↓
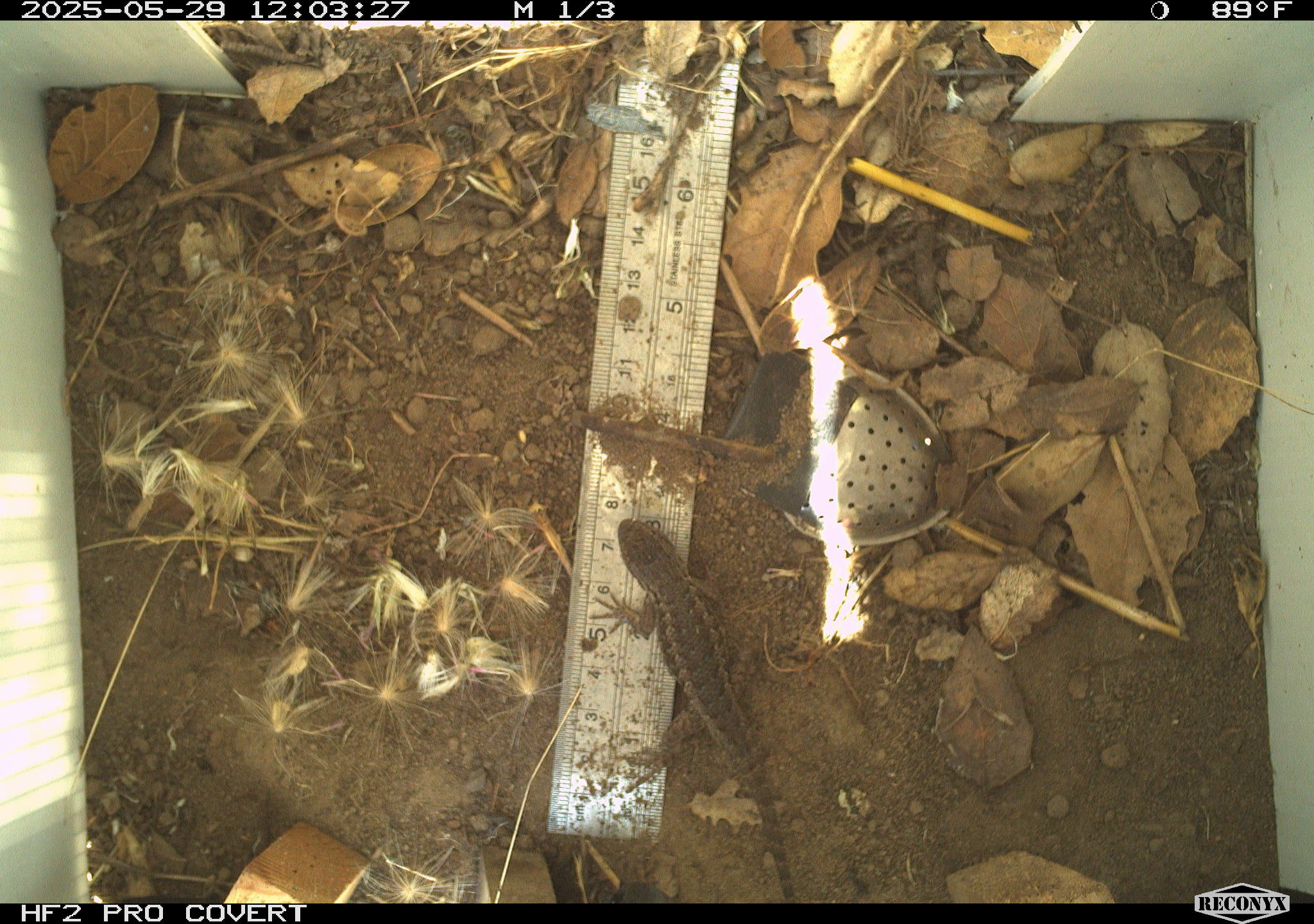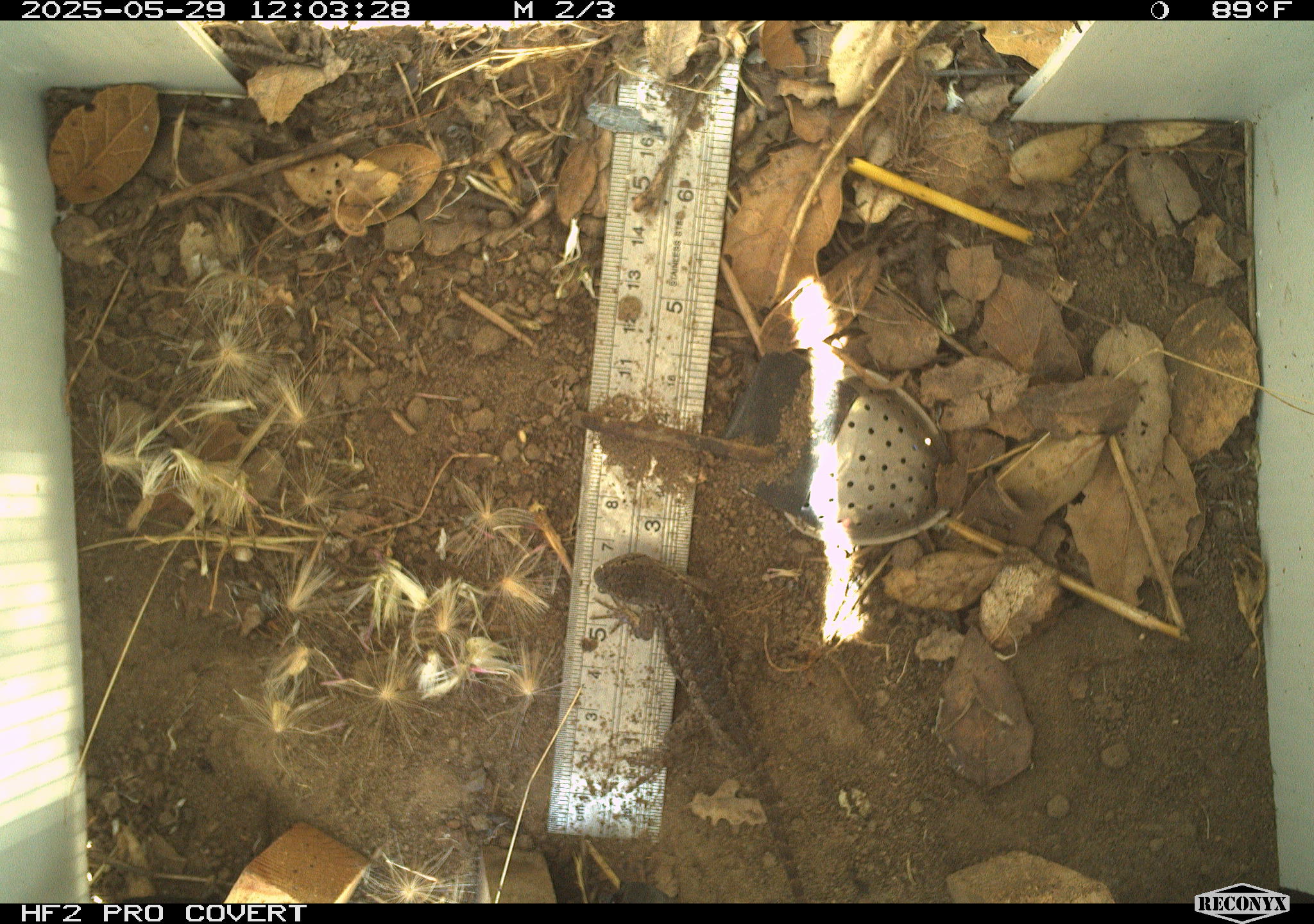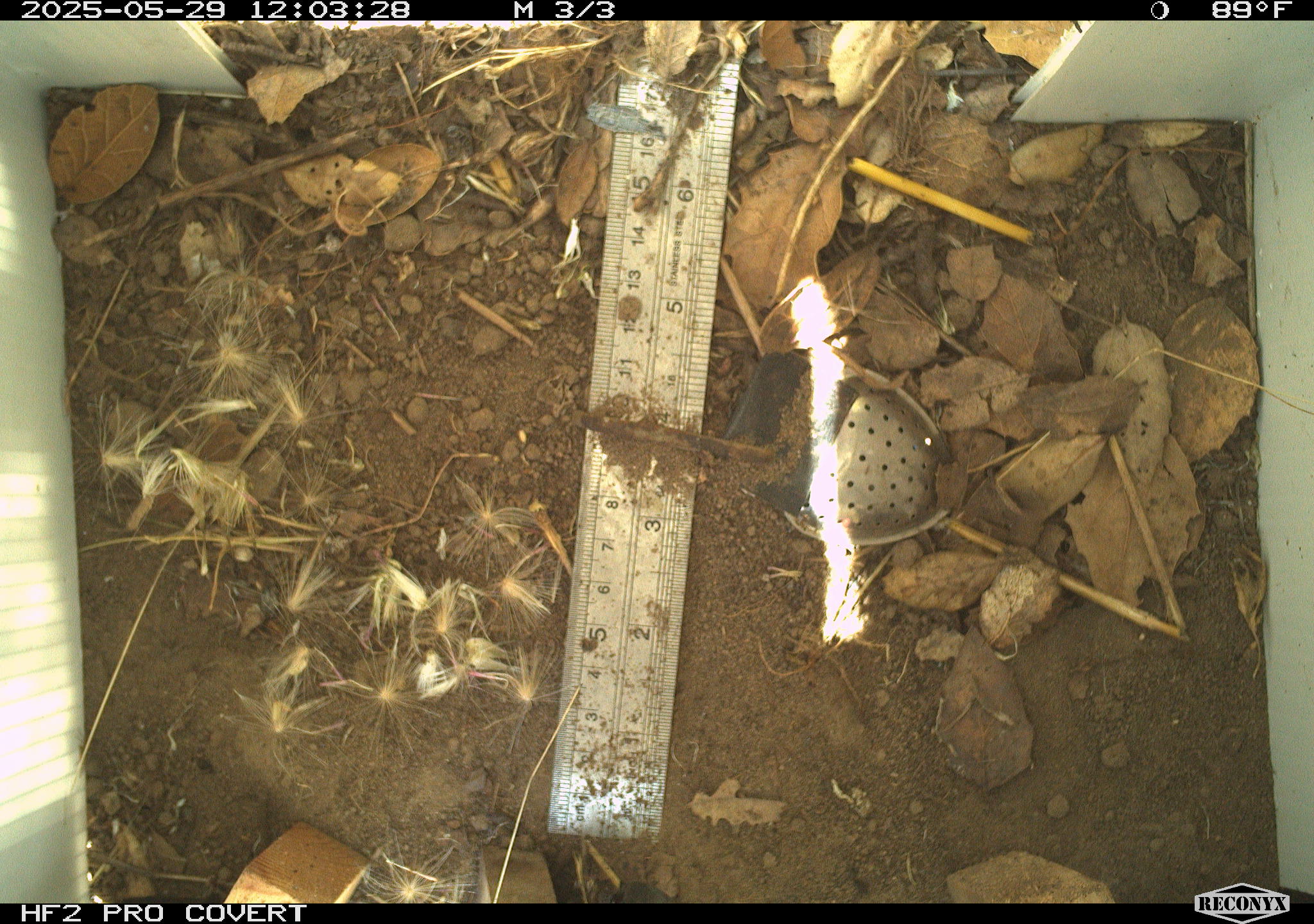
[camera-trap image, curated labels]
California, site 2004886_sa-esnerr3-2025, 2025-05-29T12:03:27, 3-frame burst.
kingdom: Animalia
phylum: Chordata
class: Reptilia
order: Squamata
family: Phrynosomatidae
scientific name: Phrynosomatidae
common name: north american spiny lizards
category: sceloporus/uta species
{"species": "sceloporus/uta species (north american spiny lizards) (Phrynosomatidae)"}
↑
| Task brief |
The expected output is the exact run of lines from the first line of the material above through the line that contains "category: sceloporus/uta species", minus any pictures.

| Solution for this exercise |
[camera-trap image, curated labels]
California, site 2004886_sa-esnerr3-2025, 2025-05-29T12:03:27, 3-frame burst.
kingdom: Animalia
phylum: Chordata
class: Reptilia
order: Squamata
family: Phrynosomatidae
scientific name: Phrynosomatidae
common name: north american spiny lizards
category: sceloporus/uta species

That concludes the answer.